What you will do.
Only the lines from the one containing "What is the measured gap" through the end of the entries should be repeated, exactly as they appear, first and last included.

[START OF Records for the exercise]

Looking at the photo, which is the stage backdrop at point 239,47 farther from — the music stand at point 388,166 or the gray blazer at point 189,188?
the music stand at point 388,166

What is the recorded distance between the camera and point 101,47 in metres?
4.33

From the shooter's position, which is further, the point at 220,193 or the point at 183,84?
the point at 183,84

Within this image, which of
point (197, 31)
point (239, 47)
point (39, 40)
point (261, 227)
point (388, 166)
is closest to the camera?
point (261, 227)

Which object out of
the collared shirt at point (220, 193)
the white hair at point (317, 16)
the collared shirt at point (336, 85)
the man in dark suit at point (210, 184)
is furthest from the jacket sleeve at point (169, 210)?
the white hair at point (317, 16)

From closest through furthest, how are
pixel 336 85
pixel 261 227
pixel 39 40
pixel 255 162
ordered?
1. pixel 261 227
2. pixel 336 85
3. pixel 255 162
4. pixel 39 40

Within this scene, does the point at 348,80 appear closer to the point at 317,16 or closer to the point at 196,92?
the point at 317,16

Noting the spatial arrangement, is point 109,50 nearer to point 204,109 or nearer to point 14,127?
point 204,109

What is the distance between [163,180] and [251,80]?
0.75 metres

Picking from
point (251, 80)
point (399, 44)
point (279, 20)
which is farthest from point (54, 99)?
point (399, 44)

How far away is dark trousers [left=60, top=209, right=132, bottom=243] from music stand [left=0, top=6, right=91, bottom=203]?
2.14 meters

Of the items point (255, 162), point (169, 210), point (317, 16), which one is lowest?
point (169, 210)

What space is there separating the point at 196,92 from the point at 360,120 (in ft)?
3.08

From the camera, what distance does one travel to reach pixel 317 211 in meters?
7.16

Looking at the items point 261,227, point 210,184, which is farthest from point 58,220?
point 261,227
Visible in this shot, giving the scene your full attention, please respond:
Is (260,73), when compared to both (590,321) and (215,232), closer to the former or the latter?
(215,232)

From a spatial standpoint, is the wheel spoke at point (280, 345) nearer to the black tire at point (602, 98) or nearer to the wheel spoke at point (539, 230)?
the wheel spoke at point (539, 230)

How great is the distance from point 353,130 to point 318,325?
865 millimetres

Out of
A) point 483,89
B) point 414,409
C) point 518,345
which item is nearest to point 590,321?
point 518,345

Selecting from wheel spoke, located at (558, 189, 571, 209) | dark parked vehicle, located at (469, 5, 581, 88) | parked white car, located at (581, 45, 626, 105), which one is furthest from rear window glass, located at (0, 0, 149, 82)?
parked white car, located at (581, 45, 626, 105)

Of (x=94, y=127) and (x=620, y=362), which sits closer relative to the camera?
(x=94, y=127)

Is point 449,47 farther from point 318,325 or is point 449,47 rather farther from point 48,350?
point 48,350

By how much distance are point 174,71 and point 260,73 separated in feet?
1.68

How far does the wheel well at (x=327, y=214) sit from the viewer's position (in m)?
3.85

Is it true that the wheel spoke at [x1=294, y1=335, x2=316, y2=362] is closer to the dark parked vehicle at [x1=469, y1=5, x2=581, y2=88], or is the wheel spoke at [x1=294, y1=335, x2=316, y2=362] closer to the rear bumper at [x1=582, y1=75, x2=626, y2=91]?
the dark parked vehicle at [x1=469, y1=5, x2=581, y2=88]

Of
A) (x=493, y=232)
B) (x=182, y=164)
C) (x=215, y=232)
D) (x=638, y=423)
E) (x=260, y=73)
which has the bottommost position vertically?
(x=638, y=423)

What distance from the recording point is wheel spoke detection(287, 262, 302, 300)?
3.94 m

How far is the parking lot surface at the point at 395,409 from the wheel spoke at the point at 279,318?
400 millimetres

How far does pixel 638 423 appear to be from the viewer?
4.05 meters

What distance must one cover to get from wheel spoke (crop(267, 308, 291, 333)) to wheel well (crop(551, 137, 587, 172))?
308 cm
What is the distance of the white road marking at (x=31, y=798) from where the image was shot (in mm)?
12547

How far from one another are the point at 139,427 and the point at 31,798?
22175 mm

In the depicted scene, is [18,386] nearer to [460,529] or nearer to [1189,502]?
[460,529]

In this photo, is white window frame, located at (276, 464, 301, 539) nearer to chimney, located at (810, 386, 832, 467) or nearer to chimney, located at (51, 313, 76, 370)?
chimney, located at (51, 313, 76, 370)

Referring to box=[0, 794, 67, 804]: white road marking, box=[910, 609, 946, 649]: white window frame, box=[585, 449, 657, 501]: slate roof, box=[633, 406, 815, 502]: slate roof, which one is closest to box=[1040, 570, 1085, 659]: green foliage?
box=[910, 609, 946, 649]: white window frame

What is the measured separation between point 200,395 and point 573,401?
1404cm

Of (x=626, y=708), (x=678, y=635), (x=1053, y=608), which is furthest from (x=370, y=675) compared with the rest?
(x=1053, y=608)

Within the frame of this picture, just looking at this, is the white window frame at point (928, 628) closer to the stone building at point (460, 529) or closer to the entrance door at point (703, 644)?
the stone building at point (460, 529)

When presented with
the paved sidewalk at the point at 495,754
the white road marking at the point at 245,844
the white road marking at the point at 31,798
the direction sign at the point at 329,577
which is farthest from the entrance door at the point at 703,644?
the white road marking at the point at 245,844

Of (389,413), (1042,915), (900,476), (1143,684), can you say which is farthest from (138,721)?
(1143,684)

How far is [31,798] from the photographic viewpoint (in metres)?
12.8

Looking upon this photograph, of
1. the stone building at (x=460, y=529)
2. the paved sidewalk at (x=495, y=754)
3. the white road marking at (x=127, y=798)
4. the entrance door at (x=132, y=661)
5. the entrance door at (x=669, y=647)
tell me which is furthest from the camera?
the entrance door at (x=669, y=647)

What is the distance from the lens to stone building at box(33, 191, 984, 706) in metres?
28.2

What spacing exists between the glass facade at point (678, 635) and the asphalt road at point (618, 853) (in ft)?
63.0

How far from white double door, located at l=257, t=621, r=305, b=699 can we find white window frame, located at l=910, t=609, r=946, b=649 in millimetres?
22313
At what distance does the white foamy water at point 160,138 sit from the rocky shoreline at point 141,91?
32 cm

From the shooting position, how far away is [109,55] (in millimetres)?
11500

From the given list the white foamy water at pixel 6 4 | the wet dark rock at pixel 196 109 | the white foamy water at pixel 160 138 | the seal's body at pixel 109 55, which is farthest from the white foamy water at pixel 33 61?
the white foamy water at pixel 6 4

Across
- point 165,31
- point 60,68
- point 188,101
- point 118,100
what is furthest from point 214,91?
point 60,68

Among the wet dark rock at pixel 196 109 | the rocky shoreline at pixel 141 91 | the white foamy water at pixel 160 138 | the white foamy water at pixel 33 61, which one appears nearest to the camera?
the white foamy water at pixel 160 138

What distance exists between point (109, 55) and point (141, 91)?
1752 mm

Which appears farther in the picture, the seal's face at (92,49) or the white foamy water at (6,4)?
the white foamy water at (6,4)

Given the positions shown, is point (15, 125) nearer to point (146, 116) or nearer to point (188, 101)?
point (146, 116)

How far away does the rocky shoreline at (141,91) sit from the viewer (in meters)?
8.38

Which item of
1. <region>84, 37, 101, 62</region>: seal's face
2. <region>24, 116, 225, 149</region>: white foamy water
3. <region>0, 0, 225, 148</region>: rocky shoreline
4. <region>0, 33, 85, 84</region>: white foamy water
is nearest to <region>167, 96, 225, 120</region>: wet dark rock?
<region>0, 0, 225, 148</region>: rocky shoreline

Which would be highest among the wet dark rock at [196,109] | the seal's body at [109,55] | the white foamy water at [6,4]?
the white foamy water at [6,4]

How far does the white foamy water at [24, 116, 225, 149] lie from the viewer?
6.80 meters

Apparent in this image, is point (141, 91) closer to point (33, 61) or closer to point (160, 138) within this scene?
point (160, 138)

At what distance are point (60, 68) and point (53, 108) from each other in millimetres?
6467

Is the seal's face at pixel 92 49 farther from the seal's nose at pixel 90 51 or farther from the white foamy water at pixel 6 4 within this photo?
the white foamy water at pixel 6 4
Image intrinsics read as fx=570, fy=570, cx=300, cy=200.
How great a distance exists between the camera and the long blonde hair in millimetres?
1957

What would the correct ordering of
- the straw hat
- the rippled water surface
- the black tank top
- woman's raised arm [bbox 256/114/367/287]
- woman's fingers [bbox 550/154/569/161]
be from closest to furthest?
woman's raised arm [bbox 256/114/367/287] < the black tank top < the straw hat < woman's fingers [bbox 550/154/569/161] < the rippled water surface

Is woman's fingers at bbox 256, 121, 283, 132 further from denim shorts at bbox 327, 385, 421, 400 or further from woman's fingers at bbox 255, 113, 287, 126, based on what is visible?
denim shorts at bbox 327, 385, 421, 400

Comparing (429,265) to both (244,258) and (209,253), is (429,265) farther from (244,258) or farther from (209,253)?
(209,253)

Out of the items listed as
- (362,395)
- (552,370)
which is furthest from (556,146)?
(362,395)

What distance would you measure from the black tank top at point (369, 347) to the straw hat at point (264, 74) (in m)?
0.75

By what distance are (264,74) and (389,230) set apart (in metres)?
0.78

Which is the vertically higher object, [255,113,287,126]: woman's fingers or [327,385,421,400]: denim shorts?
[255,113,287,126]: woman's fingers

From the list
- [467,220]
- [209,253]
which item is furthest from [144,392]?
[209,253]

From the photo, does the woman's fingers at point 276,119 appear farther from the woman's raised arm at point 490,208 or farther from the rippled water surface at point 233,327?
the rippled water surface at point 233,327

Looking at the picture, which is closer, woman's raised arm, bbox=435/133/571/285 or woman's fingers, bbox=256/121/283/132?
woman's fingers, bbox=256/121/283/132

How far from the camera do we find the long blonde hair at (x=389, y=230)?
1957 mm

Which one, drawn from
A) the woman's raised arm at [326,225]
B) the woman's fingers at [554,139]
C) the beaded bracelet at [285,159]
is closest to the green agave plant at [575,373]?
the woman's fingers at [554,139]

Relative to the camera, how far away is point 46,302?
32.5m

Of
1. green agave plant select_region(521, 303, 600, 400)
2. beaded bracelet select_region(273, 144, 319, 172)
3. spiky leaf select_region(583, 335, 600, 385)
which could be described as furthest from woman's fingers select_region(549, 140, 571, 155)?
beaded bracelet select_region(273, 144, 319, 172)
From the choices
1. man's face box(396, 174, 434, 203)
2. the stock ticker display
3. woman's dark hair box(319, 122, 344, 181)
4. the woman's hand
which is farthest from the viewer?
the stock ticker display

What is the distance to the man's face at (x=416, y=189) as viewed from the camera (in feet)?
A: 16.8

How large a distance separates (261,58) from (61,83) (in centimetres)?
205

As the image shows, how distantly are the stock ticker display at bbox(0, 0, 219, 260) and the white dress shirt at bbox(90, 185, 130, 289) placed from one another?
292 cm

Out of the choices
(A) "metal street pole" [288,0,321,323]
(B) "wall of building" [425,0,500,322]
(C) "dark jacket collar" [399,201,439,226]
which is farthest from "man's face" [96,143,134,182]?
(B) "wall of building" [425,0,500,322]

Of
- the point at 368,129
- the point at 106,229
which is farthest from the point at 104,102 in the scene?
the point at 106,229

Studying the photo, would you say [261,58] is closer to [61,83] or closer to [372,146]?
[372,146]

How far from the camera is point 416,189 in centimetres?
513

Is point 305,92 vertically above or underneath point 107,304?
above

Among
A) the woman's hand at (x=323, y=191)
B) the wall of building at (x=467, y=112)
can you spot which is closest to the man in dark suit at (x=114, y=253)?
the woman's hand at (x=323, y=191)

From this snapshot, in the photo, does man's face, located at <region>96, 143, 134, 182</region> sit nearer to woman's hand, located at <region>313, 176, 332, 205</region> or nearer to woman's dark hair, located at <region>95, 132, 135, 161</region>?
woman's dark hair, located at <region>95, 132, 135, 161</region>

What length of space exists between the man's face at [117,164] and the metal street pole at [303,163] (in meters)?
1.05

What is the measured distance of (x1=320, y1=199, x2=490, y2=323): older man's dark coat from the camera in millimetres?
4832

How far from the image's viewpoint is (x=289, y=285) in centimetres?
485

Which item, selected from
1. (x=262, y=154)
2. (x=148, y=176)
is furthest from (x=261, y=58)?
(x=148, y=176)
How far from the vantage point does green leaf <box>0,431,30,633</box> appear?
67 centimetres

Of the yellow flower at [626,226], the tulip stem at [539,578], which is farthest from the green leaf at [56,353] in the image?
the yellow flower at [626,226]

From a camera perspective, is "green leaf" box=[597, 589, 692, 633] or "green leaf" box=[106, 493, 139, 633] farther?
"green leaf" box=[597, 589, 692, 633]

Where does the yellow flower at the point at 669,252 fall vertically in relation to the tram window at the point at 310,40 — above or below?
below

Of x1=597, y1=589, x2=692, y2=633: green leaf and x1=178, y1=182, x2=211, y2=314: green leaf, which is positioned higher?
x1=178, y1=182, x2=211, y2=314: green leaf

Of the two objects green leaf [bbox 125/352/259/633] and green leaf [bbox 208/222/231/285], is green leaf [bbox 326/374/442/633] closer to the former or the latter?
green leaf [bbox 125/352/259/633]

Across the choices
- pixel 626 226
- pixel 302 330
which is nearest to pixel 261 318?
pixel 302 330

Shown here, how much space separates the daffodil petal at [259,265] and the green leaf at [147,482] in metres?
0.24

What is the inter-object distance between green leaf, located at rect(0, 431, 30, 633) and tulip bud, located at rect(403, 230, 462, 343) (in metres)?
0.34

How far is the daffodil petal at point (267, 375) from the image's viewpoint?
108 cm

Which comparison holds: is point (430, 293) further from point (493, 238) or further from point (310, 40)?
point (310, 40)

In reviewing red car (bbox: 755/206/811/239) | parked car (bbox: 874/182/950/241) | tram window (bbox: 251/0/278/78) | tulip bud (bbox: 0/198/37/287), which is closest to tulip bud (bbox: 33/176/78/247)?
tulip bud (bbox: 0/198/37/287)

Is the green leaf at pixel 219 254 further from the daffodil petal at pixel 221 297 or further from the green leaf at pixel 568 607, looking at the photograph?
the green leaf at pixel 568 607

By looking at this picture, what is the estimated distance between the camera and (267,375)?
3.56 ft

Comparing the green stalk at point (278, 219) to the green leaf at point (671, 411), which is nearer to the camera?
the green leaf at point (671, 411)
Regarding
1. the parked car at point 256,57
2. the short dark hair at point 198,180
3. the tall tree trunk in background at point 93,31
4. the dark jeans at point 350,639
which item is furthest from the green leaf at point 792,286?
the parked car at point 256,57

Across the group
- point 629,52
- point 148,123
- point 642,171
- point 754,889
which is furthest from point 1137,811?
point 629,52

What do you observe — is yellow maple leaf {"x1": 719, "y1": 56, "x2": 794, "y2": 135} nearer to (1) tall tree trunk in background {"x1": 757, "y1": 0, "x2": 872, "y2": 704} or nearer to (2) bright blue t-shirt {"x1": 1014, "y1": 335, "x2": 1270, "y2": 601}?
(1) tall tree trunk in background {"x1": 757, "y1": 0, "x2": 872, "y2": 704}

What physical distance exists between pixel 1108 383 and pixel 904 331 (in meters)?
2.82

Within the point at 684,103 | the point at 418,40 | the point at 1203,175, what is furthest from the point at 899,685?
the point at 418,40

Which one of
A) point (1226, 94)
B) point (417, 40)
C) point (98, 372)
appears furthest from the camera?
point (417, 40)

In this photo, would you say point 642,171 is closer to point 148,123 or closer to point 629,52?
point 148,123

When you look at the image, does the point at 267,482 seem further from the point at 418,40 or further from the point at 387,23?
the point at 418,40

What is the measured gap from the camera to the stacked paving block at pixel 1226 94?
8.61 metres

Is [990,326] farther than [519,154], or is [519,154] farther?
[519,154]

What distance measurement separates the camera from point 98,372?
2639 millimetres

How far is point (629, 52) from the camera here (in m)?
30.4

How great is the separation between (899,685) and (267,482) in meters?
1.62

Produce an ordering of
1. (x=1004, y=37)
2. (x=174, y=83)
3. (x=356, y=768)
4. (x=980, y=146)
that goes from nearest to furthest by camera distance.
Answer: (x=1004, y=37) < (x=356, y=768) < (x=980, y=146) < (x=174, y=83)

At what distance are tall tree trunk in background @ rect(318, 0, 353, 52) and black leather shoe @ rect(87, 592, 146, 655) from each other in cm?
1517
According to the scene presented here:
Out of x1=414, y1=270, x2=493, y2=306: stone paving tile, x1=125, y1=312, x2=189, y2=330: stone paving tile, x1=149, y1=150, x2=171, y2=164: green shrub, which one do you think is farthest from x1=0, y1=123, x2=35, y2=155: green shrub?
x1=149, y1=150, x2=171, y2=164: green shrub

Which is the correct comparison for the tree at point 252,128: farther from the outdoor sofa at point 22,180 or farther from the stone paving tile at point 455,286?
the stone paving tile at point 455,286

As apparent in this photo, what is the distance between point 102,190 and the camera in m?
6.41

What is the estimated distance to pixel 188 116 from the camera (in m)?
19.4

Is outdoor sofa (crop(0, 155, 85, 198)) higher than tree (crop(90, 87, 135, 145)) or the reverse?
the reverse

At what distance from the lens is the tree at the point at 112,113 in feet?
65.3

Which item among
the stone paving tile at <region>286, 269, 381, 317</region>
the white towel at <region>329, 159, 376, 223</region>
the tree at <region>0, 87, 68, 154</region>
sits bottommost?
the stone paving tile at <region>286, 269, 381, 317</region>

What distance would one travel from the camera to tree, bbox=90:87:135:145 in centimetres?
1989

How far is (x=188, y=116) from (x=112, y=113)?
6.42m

[END OF Records for the exercise]

Answer to the problem.
What is the measured gap from the camera to the stacked paving block at pixel 1226 94?
8.61 metres

Is [990,326] farther than [519,154], or is [519,154] farther?
[519,154]

What distance measurement separates the camera from point 98,372?
2639 millimetres

How far is point (629, 52) from the camera here (in m)?
30.4

How great is the separation between (899,685) and (267,482) in meters?
1.62

Produce an ordering of
1. (x=1004, y=37)
2. (x=174, y=83)
3. (x=356, y=768)
4. (x=980, y=146)
that goes from nearest to furthest by camera distance.
Answer: (x=1004, y=37) < (x=356, y=768) < (x=980, y=146) < (x=174, y=83)

At what distance are tall tree trunk in background @ rect(318, 0, 353, 52) and black leather shoe @ rect(87, 592, 146, 655) from each other in cm?
1517
According to the scene presented here:
Out of x1=414, y1=270, x2=493, y2=306: stone paving tile, x1=125, y1=312, x2=189, y2=330: stone paving tile, x1=149, y1=150, x2=171, y2=164: green shrub, which one do you think is farthest from x1=0, y1=123, x2=35, y2=155: green shrub?
x1=149, y1=150, x2=171, y2=164: green shrub

Which is the correct comparison for the tree at point 252,128: farther from the outdoor sofa at point 22,180 or farther from the stone paving tile at point 455,286?
the stone paving tile at point 455,286

As apparent in this photo, what is the distance between point 102,190 and the camera in m?
6.41

What is the estimated distance to pixel 188 116 from the camera (in m)?
19.4

Is outdoor sofa (crop(0, 155, 85, 198)) higher than tree (crop(90, 87, 135, 145)) or the reverse?
the reverse

At what distance from the lens is the tree at the point at 112,113 in feet?
65.3

Which item among
the stone paving tile at <region>286, 269, 381, 317</region>
the white towel at <region>329, 159, 376, 223</region>
the tree at <region>0, 87, 68, 154</region>
sits bottommost?
the stone paving tile at <region>286, 269, 381, 317</region>

What distance would one travel from the camera to tree, bbox=90:87:135:145 in centimetres?
1989

How far is (x=188, y=116) from (x=112, y=113)?
6.42m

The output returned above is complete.